■ Testo di studio
......

Politiche per la ricerca e valorizzazione del ruolo dei dipartimenti.

 Dalle pagine precedenti avete avuto modo di capire quale sia, secondo me, il ruolo dell’Università in una società contemporanea e avanzata. L’Ateneo è il principale luogo della produzione e della diffusione alla società delle conoscenze e della loro elaborazione culturale ed applicativa. Il progresso del nostro paese e dell’Europa deve passare attraverso questa considerazione, della quale sono fortemente consapevole. L’Università deve coltivare con continuità e convinzione quei settori di studio e ricerca strategici ed innovativi ed essere al contempo attenta alla conduzione di linee di studi e ricerca di base o più esplicitamente finalizzati agli aspetti applicativi in tutti i settori.

La politica nazionale ed europea dei finanziamenti alla ricerca è sempre più orientata a focalizzare gli investimenti in ambiti disciplinari specifici e a premiare aggregazioni di ricercatori di cospicue dimensioni, impegnati su temi ritenuti in qualche modo strategici. Questo fatto, inevitabilmente, impedisce o limita l’accesso ad un elevato numero di validissimi ricercatori a fonti di finanziamento adeguate e continue nel tempo.

Il nostro paese, ed in particolare il territorio in cui operiamo, è caratterizzato da scarsi investimenti statali in cultura ed in ricerca scientifica; lo stesso dicasi per i finanziamenti da enti privati e da fondi industriali, essendo l’Italia una economia caratterizzata principalmente da piccole e medie imprese che in generale poco credono (e di conseguenza poco investono) nella ricerca e sviluppo. Lo scarso investimento privato in ricerca produce una distorsione che ineluttabilmente si riverbera anche sulla ricerca di base, compressa quindi a livelli minimali. Così non avviene invece in altri paesi, in cui la componente industriale finanzia pesantemente la ricerca Universitaria applicata liberando così risorse che possono essere impiegate per sostenere una ricerca di tipo fondamentale.

......

■ Dati forniti
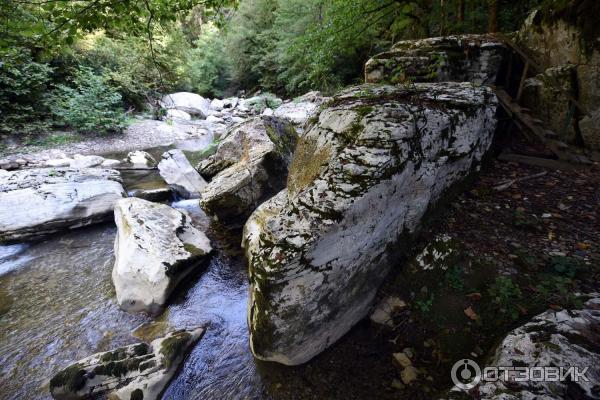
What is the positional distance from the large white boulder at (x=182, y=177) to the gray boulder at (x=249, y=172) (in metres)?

......

■ Attività da svolgere
1. Cita il passo del testo sulle politiche per la ricerca che va da "Dalle pagine precedenti" fino a "tutti i settori." compreso.
2. Prosegui il testo sulle politiche per la ricerca universitaria a partire dalla sua ultima frase.

■ Sezione risposte
1.
Dalle pagine precedenti avete avuto modo di capire quale sia, secondo me, il ruolo dell’Università in una società contemporanea e avanzata. L’Ateneo è il principale luogo della produzione e della diffusione alla società delle conoscenze e della loro elaborazione culturale ed applicativa. Il progresso del nostro paese e dell’Europa deve passare attraverso questa considerazione, della quale sono fortemente consapevole. L’Università deve coltivare con continuità e convinzione quei settori di studio e ricerca strategici ed innovativi ed essere al contempo attenta alla conduzione di linee di studi e ricerca di base o più esplicitamente finalizzati agli aspetti applicativi in tutti i settori.

2.
Posto che la diversità e la ricchezza di conoscenza costituiscono i migliori presupposti al progresso, l’Università di Trieste deve perseguire e adottare politiche lungimiranti che, soprattutto in merito al reclutamento e all’attribuzione di risorse interne, prevedano interventi volti a:

  • difendere la sua ricchezza multidisciplinare mediante un supporto diretto a quei settori che, pur definiti arbitrariamente non strategici, siano tuttavia giudicati eccellenti e produttivi dai meccanismi di valutazione interna. Tali valutazioni devono quindi fondarsi su criteri che prescindono dall’indotto finanziario che tali settori generano, dal momento che tutte le discipline, se coltivate in modo proficuo e secondo canoni di alta o eccellente qualità, hanno pari dignità;

  • stimolare la capacità di raccolta di fondi da parte di finanziatori pubblici e privati; ·        

  • condurre azioni di reclutamento capaci di mantenere un’offerta didattica ed una produzione culturale e scientifica di alto livello.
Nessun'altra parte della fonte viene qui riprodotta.